(Data records)

+===+

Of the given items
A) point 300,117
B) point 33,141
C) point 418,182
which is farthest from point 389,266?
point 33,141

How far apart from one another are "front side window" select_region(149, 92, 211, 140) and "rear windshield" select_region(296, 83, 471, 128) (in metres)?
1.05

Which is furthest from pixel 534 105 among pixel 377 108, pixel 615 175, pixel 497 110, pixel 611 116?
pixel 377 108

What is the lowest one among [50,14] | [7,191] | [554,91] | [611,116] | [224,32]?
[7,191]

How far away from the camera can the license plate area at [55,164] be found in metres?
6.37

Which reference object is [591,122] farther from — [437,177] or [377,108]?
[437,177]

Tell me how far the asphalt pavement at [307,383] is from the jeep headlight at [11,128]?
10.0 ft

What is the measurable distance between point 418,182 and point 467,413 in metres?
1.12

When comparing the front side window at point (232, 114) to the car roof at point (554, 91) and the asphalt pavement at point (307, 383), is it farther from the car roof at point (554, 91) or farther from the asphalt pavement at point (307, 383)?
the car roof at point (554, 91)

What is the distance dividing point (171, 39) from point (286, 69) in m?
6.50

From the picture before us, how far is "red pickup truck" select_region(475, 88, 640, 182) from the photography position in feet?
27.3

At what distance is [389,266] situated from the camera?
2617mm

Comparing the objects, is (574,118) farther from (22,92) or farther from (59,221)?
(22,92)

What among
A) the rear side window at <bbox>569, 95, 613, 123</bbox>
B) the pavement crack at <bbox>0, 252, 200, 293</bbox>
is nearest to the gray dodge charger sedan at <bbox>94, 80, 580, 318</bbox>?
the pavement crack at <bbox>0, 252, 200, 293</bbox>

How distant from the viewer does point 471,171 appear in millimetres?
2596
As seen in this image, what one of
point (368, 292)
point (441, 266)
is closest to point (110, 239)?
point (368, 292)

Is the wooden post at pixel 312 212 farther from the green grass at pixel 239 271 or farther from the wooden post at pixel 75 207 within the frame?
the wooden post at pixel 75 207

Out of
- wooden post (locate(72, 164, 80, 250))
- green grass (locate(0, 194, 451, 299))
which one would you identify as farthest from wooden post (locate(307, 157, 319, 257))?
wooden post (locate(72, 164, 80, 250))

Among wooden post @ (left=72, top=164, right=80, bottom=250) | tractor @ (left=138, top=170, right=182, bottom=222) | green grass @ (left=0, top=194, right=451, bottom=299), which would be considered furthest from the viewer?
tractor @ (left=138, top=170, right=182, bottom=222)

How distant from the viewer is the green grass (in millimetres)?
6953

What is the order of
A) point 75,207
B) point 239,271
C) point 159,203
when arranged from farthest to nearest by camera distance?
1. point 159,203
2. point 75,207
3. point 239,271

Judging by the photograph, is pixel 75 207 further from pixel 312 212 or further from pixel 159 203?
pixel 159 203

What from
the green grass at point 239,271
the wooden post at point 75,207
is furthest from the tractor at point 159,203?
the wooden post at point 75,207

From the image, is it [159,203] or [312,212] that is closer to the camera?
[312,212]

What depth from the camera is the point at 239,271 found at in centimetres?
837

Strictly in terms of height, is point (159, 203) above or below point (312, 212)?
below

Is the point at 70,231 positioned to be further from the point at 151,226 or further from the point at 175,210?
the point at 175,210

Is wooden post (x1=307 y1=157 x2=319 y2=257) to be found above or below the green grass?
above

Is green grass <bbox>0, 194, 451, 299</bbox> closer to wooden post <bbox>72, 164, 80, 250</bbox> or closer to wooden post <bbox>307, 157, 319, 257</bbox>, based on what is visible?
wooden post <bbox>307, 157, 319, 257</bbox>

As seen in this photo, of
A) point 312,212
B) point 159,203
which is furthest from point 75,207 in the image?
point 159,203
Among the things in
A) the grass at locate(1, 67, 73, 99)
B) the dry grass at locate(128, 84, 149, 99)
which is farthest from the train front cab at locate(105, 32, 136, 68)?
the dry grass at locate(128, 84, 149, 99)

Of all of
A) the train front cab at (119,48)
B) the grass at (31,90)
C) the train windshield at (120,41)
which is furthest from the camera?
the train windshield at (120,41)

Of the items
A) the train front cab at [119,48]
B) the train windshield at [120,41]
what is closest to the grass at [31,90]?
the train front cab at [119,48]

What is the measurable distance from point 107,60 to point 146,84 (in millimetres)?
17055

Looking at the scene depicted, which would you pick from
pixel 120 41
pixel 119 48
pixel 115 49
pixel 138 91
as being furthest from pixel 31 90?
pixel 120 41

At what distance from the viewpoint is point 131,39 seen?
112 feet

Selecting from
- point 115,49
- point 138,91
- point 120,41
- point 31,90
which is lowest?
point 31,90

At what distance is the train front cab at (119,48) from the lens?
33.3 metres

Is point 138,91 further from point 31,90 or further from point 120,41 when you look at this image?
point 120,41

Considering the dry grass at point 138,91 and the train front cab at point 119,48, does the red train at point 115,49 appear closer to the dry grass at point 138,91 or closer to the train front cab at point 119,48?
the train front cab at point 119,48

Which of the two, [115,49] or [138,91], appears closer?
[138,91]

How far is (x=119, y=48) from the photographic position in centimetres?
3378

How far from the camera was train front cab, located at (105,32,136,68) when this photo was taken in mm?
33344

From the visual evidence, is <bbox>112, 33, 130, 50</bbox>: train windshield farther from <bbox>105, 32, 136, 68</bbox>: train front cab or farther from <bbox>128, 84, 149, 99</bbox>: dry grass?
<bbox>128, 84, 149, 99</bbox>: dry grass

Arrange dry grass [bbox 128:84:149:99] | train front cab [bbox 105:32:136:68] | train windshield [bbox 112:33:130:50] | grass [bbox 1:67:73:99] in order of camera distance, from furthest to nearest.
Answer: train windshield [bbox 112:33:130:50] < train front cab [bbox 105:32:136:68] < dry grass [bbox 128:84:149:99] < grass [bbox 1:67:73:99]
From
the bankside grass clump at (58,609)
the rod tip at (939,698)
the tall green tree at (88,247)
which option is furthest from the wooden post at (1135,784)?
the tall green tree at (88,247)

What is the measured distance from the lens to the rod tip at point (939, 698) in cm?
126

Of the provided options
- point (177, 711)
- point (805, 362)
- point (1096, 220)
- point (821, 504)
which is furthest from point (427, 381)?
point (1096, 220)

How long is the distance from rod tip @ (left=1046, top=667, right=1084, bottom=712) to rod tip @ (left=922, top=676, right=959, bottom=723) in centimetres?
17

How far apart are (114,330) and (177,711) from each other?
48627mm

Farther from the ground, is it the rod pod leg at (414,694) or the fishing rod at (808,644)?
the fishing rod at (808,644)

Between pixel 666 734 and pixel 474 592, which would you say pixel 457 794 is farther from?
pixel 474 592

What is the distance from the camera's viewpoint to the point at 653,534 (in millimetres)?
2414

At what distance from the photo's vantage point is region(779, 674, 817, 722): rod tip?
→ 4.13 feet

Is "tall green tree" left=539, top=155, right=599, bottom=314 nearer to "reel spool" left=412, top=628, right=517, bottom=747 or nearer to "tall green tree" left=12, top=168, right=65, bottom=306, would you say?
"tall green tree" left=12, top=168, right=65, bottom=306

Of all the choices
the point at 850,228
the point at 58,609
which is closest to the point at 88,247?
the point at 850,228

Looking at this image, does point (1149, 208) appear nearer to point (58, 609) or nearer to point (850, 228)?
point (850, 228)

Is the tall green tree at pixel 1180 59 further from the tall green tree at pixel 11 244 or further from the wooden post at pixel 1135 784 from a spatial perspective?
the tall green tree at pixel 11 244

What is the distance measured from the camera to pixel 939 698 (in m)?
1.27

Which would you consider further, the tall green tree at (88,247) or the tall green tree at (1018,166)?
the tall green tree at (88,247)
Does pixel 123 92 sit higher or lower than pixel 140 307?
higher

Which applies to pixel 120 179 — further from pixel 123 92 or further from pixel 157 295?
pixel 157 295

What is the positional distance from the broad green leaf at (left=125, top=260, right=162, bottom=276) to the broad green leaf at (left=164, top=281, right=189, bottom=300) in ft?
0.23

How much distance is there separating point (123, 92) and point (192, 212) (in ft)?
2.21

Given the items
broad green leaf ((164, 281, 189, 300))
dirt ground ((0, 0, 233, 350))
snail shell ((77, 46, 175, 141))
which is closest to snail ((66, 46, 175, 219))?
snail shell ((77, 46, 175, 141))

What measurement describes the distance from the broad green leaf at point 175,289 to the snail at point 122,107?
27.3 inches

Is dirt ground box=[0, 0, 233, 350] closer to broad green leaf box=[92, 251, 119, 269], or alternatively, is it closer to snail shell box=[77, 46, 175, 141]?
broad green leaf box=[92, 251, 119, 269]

+===+

What you have to do:
What are the lines from the one with "Does pixel 123" through the last line of the records above? Quote them exactly and add nothing.

Reply:
Does pixel 123 92 sit higher or lower than pixel 140 307?
higher

Which applies to pixel 120 179 — further from pixel 123 92 or further from pixel 157 295?
pixel 157 295

What is the positional distance from the broad green leaf at (left=125, top=260, right=162, bottom=276) to the broad green leaf at (left=164, top=281, right=189, bottom=300) in ft?
0.23

How much distance is there separating point (123, 92) and point (192, 212) (in ft)?
2.21

Given the items
broad green leaf ((164, 281, 189, 300))
dirt ground ((0, 0, 233, 350))
snail shell ((77, 46, 175, 141))
which is closest to snail ((66, 46, 175, 219))?
snail shell ((77, 46, 175, 141))

What measurement describes the distance from the broad green leaf at point 175,289 to the snail at point 122,107?
27.3 inches

Is dirt ground box=[0, 0, 233, 350] closer to broad green leaf box=[92, 251, 119, 269], or alternatively, is it closer to snail shell box=[77, 46, 175, 141]?
broad green leaf box=[92, 251, 119, 269]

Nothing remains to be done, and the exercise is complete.